▶ _Passage shown_:
*** Block opens ***
Two SSH flavors — and the scp size trap:

Proxy SSH (default, via Vast's proxy): "works on all machines, slower for data transfer." It carries scp but is throttled — vast's own guidance is scp over proxy only for transfers under ~1 GB; above that "using the direct ssh connection is recommended" (verified docs.vast.ai/.../data-movement 2026-06).
Direct SSH (direct-TCP to the host): "requires machines with open ports, faster and more reliable, the preferred method." This is the one that carries large scp/rsync/vastai copy without stalling. It requires the offer to expose open ports → filter direct_port_count>=1 and create with --direct.

Rule: if bulk transfer must work, require direct-TCP at create time. vastai copy "uses rsync and is generally fast and efficient, subject to single-link upload/download constraints" — for a multi-GB result, direct + a resumable loop (references/gotchas_universal.md U12). For a big inbound dataset, prefer wget/curl from a cloud bucket over proxied SSH (much higher throughput). Custom services use Docker -p (e.g. -p 8081:8081); Jupyter defaults to internal 8080 gated by JUPYTER_TOKEN (override the port via JUPYTER_PORT).

Bandwidth is metered and host-priced — NOT free by fiat (corrected). "You are charged bandwidth prices for every byte sent or received to or from the instance, regardless of what state it is in," and "pricing is set by the host and is specific to each offer" (verified docs.vast.ai/.../reference/billing + .../instances/pricing 2026-06). In practice many hosts price egress at ~$0 (vast is generally a low/zero egress option), but a given offer can charge per-GB in both directions — read the per-offer bandwidth rate (hover the price on the instance card / search page) before a transfer-heavy job. This is why the frontmatter is free_egress: host-dependent, not true.

China relevance: none at the platform level. No China datacenters, no /etc/network_turbo equivalent, no built-in HF mirror. The HF-unreachable problem still exists at the workload level from some hosts, but the fix is the job's own HF_ENDPOINT=https://hf-mirror.com / hf_transfer, not a platform script — see references/gotchas_universal.md (HF download) for the resumable-download ladder.

→ verify: ssh <alias> 'echo ok' over the direct endpoint, then a 1-file vastai copy round-trip exits 0.

4. SPOT / INTERRUPTION + RESUME (principle #7/#8)

vast.ai's interruptible rentals are a live continuous-bid auction — the cheap-GPU core of the platform ("can reduce costs by fifty percent or even more"), far more first-class than anything on AutoDL. (verified vast.ai/article/Rental-Types 2026-06)
*** Block closes ***
Dataset entries:
*** Block opens ***
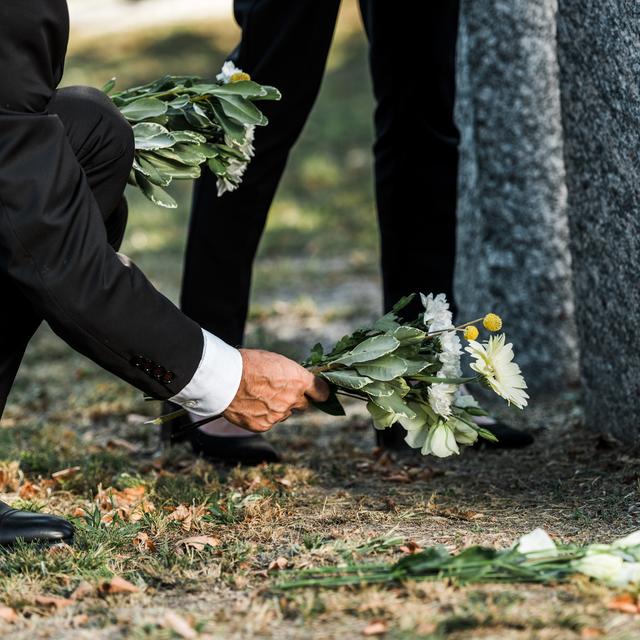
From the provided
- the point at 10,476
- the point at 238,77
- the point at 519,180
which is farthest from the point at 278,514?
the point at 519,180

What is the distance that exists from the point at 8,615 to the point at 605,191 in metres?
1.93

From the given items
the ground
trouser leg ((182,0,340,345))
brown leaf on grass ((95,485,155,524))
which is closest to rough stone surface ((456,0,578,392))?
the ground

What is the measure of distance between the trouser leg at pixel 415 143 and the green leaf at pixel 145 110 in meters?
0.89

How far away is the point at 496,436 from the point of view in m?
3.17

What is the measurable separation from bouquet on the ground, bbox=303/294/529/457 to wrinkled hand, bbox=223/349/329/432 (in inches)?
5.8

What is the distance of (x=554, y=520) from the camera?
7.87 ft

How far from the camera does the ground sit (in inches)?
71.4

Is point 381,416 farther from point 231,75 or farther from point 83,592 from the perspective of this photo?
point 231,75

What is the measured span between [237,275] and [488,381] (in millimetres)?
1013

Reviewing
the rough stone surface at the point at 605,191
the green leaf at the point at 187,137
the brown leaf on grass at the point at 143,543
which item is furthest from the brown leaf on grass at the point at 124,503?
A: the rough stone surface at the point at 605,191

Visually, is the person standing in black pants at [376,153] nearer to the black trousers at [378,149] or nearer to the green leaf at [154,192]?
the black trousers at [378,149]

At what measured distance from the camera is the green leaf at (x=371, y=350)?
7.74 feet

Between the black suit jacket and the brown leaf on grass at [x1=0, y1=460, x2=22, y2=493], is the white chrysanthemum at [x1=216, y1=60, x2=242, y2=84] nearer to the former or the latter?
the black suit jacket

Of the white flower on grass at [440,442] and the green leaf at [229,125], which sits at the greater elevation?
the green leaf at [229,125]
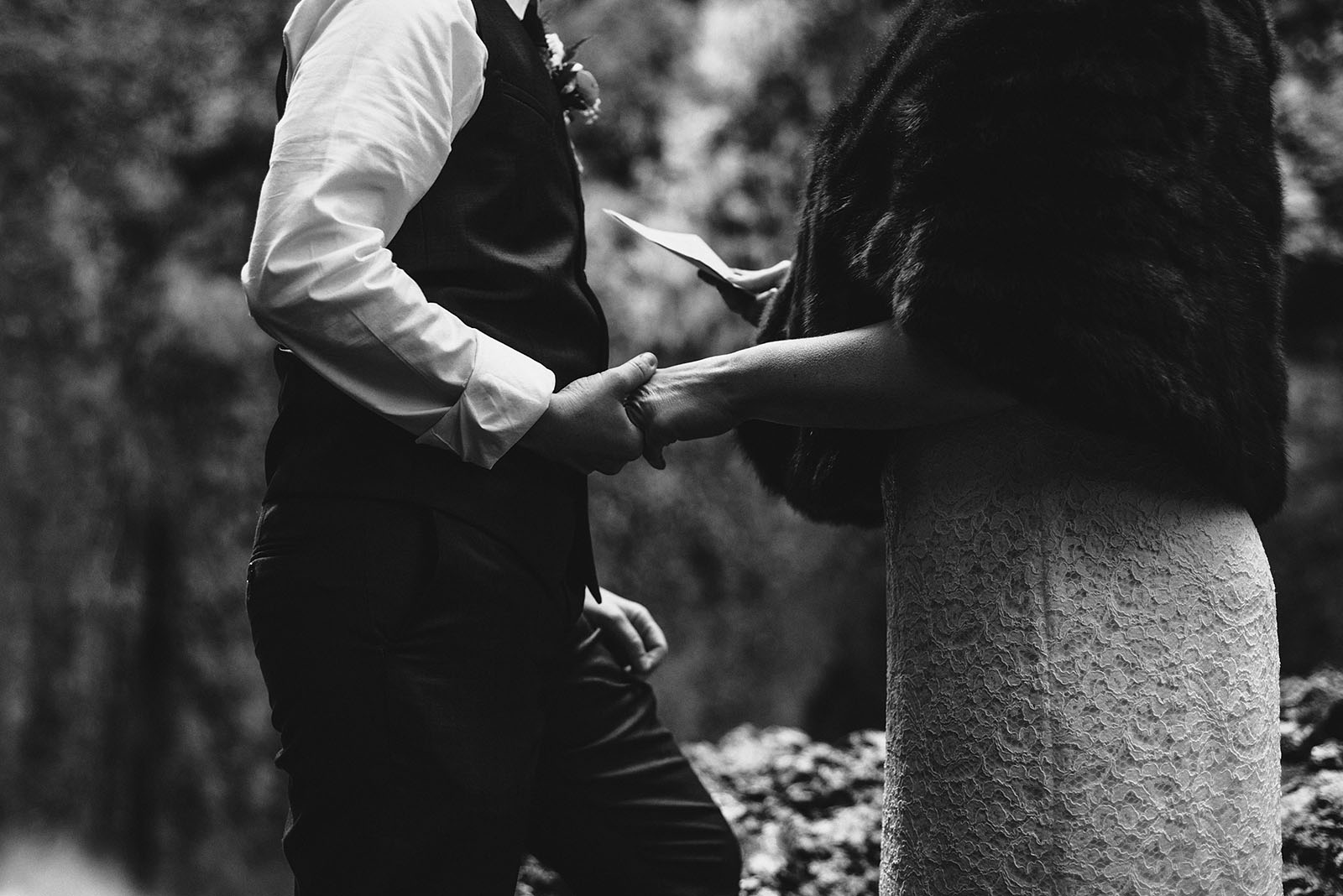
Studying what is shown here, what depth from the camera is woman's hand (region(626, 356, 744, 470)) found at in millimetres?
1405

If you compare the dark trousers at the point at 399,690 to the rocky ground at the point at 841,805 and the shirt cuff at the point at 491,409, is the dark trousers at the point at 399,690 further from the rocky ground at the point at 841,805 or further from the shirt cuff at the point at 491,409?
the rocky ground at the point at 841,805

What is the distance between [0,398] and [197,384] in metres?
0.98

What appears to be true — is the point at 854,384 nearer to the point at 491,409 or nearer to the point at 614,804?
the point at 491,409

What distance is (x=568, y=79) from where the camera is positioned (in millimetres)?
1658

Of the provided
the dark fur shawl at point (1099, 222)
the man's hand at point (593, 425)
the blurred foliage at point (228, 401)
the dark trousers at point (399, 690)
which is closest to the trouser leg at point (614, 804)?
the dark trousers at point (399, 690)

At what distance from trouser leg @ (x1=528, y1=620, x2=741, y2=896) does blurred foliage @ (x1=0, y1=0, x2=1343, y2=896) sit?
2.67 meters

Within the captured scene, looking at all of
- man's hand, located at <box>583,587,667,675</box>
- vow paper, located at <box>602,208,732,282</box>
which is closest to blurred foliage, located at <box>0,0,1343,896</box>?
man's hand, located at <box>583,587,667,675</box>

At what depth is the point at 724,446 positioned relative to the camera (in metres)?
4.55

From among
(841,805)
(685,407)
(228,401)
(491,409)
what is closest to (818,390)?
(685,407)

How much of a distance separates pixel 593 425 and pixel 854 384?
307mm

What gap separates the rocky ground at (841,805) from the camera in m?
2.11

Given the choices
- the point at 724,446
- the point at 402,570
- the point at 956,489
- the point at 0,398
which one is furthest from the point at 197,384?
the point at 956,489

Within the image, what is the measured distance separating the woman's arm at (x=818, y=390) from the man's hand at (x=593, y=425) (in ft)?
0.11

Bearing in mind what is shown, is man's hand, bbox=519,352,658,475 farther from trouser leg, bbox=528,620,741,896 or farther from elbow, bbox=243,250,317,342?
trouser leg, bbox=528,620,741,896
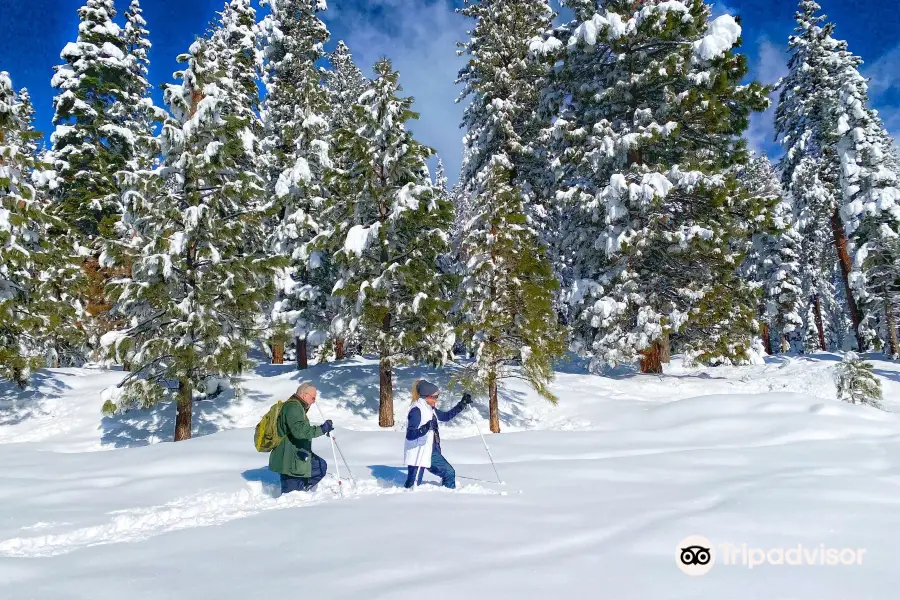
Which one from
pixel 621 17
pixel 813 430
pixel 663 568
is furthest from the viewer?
*** Block closes ***
▶ _Activities_:
#1 List every environment variable named in the vast.ai notes.
#2 Rewrite the vast.ai notes from "Rule: if bulk" up to and including "port via JUPYTER_PORT).", substituting "corpus" for "dataset".
#3 According to the vast.ai notes, for what size of transfer does vast's guidance say scp over the proxy should be used?

▶ _Answers by item_:
#1 JUPYTER_TOKEN, JUPYTER_PORT, HF_ENDPOINT

#2
Rule: if bulk transfer must work, require direct-TCP at create time. vastai copy "uses rsync and is generally fast and efficient, subject to single-link upload/download constraints" — for a multi-GB result, direct + a resumable loop (references/gotchas_universal.md U12). For a big inbound corpus, prefer wget/curl from a cloud bucket over proxied SSH (much higher throughput). Custom services use Docker -p (e.g. -p 8081:8081); Jupyter defaults to internal 8080 gated by JUPYTER_TOKEN (override the port via JUPYTER_PORT).

#3 Only for transfers under about 1 GB.